Question

Find equation of circle which touches the x-axis and whose centre is (3,4)

Answer 1

C =(3,4)

x-axis is the tangent to the circle.
so, centre is on a line normal to the x-axis.
point of tangent = (3,0)

radius = 4-0 = 4

eqn of the circle:

${(x - 3)}^{2} + {(y - 4)}^{2} = {4}^{2} \\ = > {x}^{2} + {y}^{2} - 6x - 8y + 9 = 0$

Answer 2

Answer:

The equation of circle which touches the x-axis and with centre (3,4) is  x²+y² − 6x − 8y + 9 = 0.

Step-by-step explanation:

The equation of the circle with centre (h,k) and radius r is given by (x-h)² + (y-k)² = r².

Given the circle touches the x-axis, then the y-coordinate of its center will be the radius of the circle.

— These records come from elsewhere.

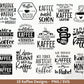 Deutsche Plotterdatei Kaffee - Kaffee svg Bundle - Kaffeetasse svg - Deutsche Sprüche Kaffee - Cricut Silhouette - Kaffee trinken lustig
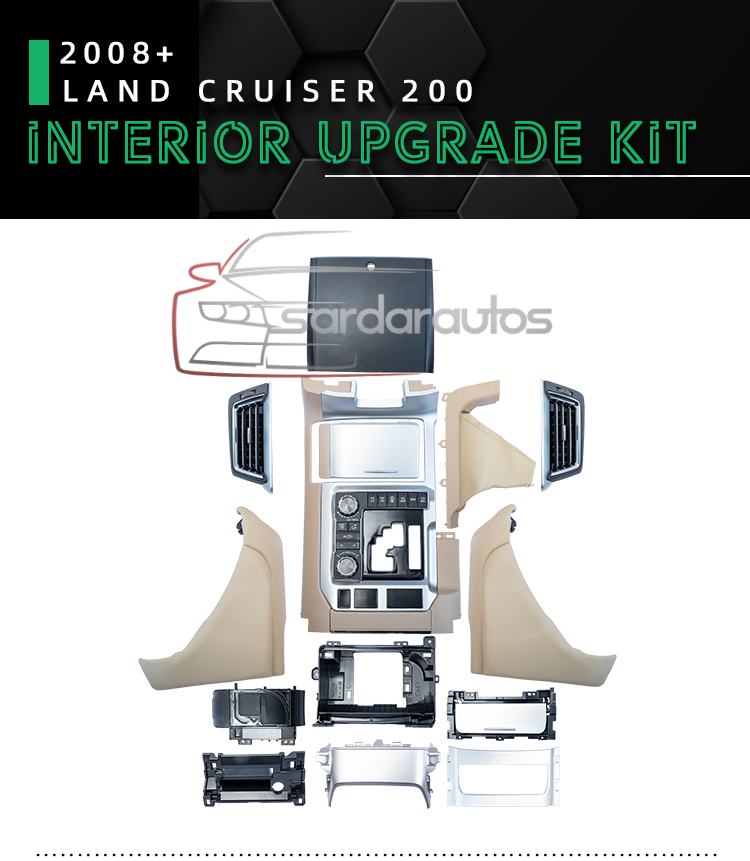 Toyota Land Cruiser LC200 ZX Interior Conversion Kit - With Android LCD - Model 2008 - 2018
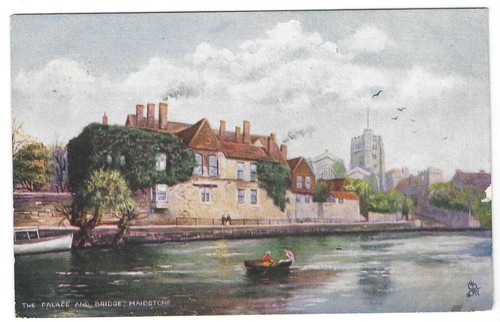 Old raphael tuck postcard - raphael,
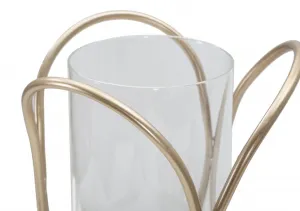 Mauro Ferretti Svietnik Glox 21 cm bronzový/číry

Thus its center is (3,4) and the radius is 4.

So its equation  (x−3)²+(y−4)²=4²

⇒ (x²+3²-2*x*3) + (y²+4²-2*y*4) = 16

⇒ x² + 9 -6x + y² + 16 - 8y = 16

⇒ x² + y² - 6x - 8y = 16 - 16 - 9

⇒ x² + y² - 6x - 8y = -9

⇒ x²+y² − 6x − 8y + 9 = 0

therefore the equation of the circle is x²+y² − 6x − 8y + 9 = 0.